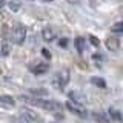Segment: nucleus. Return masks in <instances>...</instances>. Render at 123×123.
Masks as SVG:
<instances>
[{
  "label": "nucleus",
  "instance_id": "obj_1",
  "mask_svg": "<svg viewBox=\"0 0 123 123\" xmlns=\"http://www.w3.org/2000/svg\"><path fill=\"white\" fill-rule=\"evenodd\" d=\"M20 100L29 103V105H32V106L42 108V109H45V111H49V112L54 114V115H62V112H63L62 103L55 102V100H43V98H38V97L32 98V97H28V95H22Z\"/></svg>",
  "mask_w": 123,
  "mask_h": 123
},
{
  "label": "nucleus",
  "instance_id": "obj_2",
  "mask_svg": "<svg viewBox=\"0 0 123 123\" xmlns=\"http://www.w3.org/2000/svg\"><path fill=\"white\" fill-rule=\"evenodd\" d=\"M26 38V29L23 25H14L9 32V40L15 45H22Z\"/></svg>",
  "mask_w": 123,
  "mask_h": 123
},
{
  "label": "nucleus",
  "instance_id": "obj_3",
  "mask_svg": "<svg viewBox=\"0 0 123 123\" xmlns=\"http://www.w3.org/2000/svg\"><path fill=\"white\" fill-rule=\"evenodd\" d=\"M68 82H69V71L68 69H63V71L57 72V74L54 75L52 86L55 88V89H63V88L68 85Z\"/></svg>",
  "mask_w": 123,
  "mask_h": 123
},
{
  "label": "nucleus",
  "instance_id": "obj_4",
  "mask_svg": "<svg viewBox=\"0 0 123 123\" xmlns=\"http://www.w3.org/2000/svg\"><path fill=\"white\" fill-rule=\"evenodd\" d=\"M66 108L69 111H71L72 114L79 115L80 118H86L88 117V111L85 109L83 103H79V102H74V100H69V102L66 103Z\"/></svg>",
  "mask_w": 123,
  "mask_h": 123
},
{
  "label": "nucleus",
  "instance_id": "obj_5",
  "mask_svg": "<svg viewBox=\"0 0 123 123\" xmlns=\"http://www.w3.org/2000/svg\"><path fill=\"white\" fill-rule=\"evenodd\" d=\"M22 112L23 115H26V117L29 118V120H32L34 123H43V120H42V117L38 114H36L32 109H29V108H23L22 109Z\"/></svg>",
  "mask_w": 123,
  "mask_h": 123
},
{
  "label": "nucleus",
  "instance_id": "obj_6",
  "mask_svg": "<svg viewBox=\"0 0 123 123\" xmlns=\"http://www.w3.org/2000/svg\"><path fill=\"white\" fill-rule=\"evenodd\" d=\"M106 48L109 49V51H117V49L120 48V40H118L117 37L106 38Z\"/></svg>",
  "mask_w": 123,
  "mask_h": 123
},
{
  "label": "nucleus",
  "instance_id": "obj_7",
  "mask_svg": "<svg viewBox=\"0 0 123 123\" xmlns=\"http://www.w3.org/2000/svg\"><path fill=\"white\" fill-rule=\"evenodd\" d=\"M15 102L11 95H0V106L2 108H14Z\"/></svg>",
  "mask_w": 123,
  "mask_h": 123
},
{
  "label": "nucleus",
  "instance_id": "obj_8",
  "mask_svg": "<svg viewBox=\"0 0 123 123\" xmlns=\"http://www.w3.org/2000/svg\"><path fill=\"white\" fill-rule=\"evenodd\" d=\"M48 69H49V65L48 63H37L36 66L31 68V71H32L36 75H40V74H45Z\"/></svg>",
  "mask_w": 123,
  "mask_h": 123
},
{
  "label": "nucleus",
  "instance_id": "obj_9",
  "mask_svg": "<svg viewBox=\"0 0 123 123\" xmlns=\"http://www.w3.org/2000/svg\"><path fill=\"white\" fill-rule=\"evenodd\" d=\"M42 36H43L45 42H52L54 38H55V32H54V29H51V28H45L43 32H42Z\"/></svg>",
  "mask_w": 123,
  "mask_h": 123
},
{
  "label": "nucleus",
  "instance_id": "obj_10",
  "mask_svg": "<svg viewBox=\"0 0 123 123\" xmlns=\"http://www.w3.org/2000/svg\"><path fill=\"white\" fill-rule=\"evenodd\" d=\"M92 118L97 123H111V120L103 112H92Z\"/></svg>",
  "mask_w": 123,
  "mask_h": 123
},
{
  "label": "nucleus",
  "instance_id": "obj_11",
  "mask_svg": "<svg viewBox=\"0 0 123 123\" xmlns=\"http://www.w3.org/2000/svg\"><path fill=\"white\" fill-rule=\"evenodd\" d=\"M109 115L114 118V120H117L118 123H123V112H120V111H117V109H114V108H109Z\"/></svg>",
  "mask_w": 123,
  "mask_h": 123
},
{
  "label": "nucleus",
  "instance_id": "obj_12",
  "mask_svg": "<svg viewBox=\"0 0 123 123\" xmlns=\"http://www.w3.org/2000/svg\"><path fill=\"white\" fill-rule=\"evenodd\" d=\"M69 98L74 100V102H79V103H85V95H82L80 92H77V91L69 92Z\"/></svg>",
  "mask_w": 123,
  "mask_h": 123
},
{
  "label": "nucleus",
  "instance_id": "obj_13",
  "mask_svg": "<svg viewBox=\"0 0 123 123\" xmlns=\"http://www.w3.org/2000/svg\"><path fill=\"white\" fill-rule=\"evenodd\" d=\"M75 48H77V51L80 54L85 51V38L83 37H77L75 38Z\"/></svg>",
  "mask_w": 123,
  "mask_h": 123
},
{
  "label": "nucleus",
  "instance_id": "obj_14",
  "mask_svg": "<svg viewBox=\"0 0 123 123\" xmlns=\"http://www.w3.org/2000/svg\"><path fill=\"white\" fill-rule=\"evenodd\" d=\"M91 82H92V85H95V86H98V88H106V82L102 77H92Z\"/></svg>",
  "mask_w": 123,
  "mask_h": 123
},
{
  "label": "nucleus",
  "instance_id": "obj_15",
  "mask_svg": "<svg viewBox=\"0 0 123 123\" xmlns=\"http://www.w3.org/2000/svg\"><path fill=\"white\" fill-rule=\"evenodd\" d=\"M31 94L36 95V97H45V95H48V91L46 89H32Z\"/></svg>",
  "mask_w": 123,
  "mask_h": 123
},
{
  "label": "nucleus",
  "instance_id": "obj_16",
  "mask_svg": "<svg viewBox=\"0 0 123 123\" xmlns=\"http://www.w3.org/2000/svg\"><path fill=\"white\" fill-rule=\"evenodd\" d=\"M111 31L112 32H123V22H118L115 25H112L111 26Z\"/></svg>",
  "mask_w": 123,
  "mask_h": 123
},
{
  "label": "nucleus",
  "instance_id": "obj_17",
  "mask_svg": "<svg viewBox=\"0 0 123 123\" xmlns=\"http://www.w3.org/2000/svg\"><path fill=\"white\" fill-rule=\"evenodd\" d=\"M9 8L12 11H18V8H20V3L17 2V0H11L9 2Z\"/></svg>",
  "mask_w": 123,
  "mask_h": 123
},
{
  "label": "nucleus",
  "instance_id": "obj_18",
  "mask_svg": "<svg viewBox=\"0 0 123 123\" xmlns=\"http://www.w3.org/2000/svg\"><path fill=\"white\" fill-rule=\"evenodd\" d=\"M9 54V46H8L6 42H3V45H2V55H8Z\"/></svg>",
  "mask_w": 123,
  "mask_h": 123
},
{
  "label": "nucleus",
  "instance_id": "obj_19",
  "mask_svg": "<svg viewBox=\"0 0 123 123\" xmlns=\"http://www.w3.org/2000/svg\"><path fill=\"white\" fill-rule=\"evenodd\" d=\"M89 42L94 46H100V42H98V38L97 37H94V36H89Z\"/></svg>",
  "mask_w": 123,
  "mask_h": 123
},
{
  "label": "nucleus",
  "instance_id": "obj_20",
  "mask_svg": "<svg viewBox=\"0 0 123 123\" xmlns=\"http://www.w3.org/2000/svg\"><path fill=\"white\" fill-rule=\"evenodd\" d=\"M42 54H43V57H45V59H51V52H49L46 48L42 49Z\"/></svg>",
  "mask_w": 123,
  "mask_h": 123
},
{
  "label": "nucleus",
  "instance_id": "obj_21",
  "mask_svg": "<svg viewBox=\"0 0 123 123\" xmlns=\"http://www.w3.org/2000/svg\"><path fill=\"white\" fill-rule=\"evenodd\" d=\"M20 123H34V122H32V120H29L26 115H23V114H22V117H20Z\"/></svg>",
  "mask_w": 123,
  "mask_h": 123
},
{
  "label": "nucleus",
  "instance_id": "obj_22",
  "mask_svg": "<svg viewBox=\"0 0 123 123\" xmlns=\"http://www.w3.org/2000/svg\"><path fill=\"white\" fill-rule=\"evenodd\" d=\"M59 45L62 46V48H66V45H68V38H60Z\"/></svg>",
  "mask_w": 123,
  "mask_h": 123
},
{
  "label": "nucleus",
  "instance_id": "obj_23",
  "mask_svg": "<svg viewBox=\"0 0 123 123\" xmlns=\"http://www.w3.org/2000/svg\"><path fill=\"white\" fill-rule=\"evenodd\" d=\"M66 2H68V3H72V5H77L80 0H66Z\"/></svg>",
  "mask_w": 123,
  "mask_h": 123
},
{
  "label": "nucleus",
  "instance_id": "obj_24",
  "mask_svg": "<svg viewBox=\"0 0 123 123\" xmlns=\"http://www.w3.org/2000/svg\"><path fill=\"white\" fill-rule=\"evenodd\" d=\"M3 5H5V0H0V8H3Z\"/></svg>",
  "mask_w": 123,
  "mask_h": 123
}]
</instances>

• [Your objective]:
Retype the entries above from their first line through the line containing "38V29L23 25H14L9 32V40L15", including that line, and leave the pictures out.

• [Result of the task]:
Segment: nucleus. Return masks in <instances>...</instances>. Render at 123×123.
Masks as SVG:
<instances>
[{
  "label": "nucleus",
  "instance_id": "obj_1",
  "mask_svg": "<svg viewBox=\"0 0 123 123\" xmlns=\"http://www.w3.org/2000/svg\"><path fill=\"white\" fill-rule=\"evenodd\" d=\"M20 100L29 103V105H32V106L42 108V109H45V111H49V112L54 114V115H62V112H63L62 103L55 102V100H43V98H38V97L32 98V97H28V95H22Z\"/></svg>",
  "mask_w": 123,
  "mask_h": 123
},
{
  "label": "nucleus",
  "instance_id": "obj_2",
  "mask_svg": "<svg viewBox=\"0 0 123 123\" xmlns=\"http://www.w3.org/2000/svg\"><path fill=\"white\" fill-rule=\"evenodd\" d=\"M26 38V29L23 25H14L9 32V40L15 45H22Z\"/></svg>",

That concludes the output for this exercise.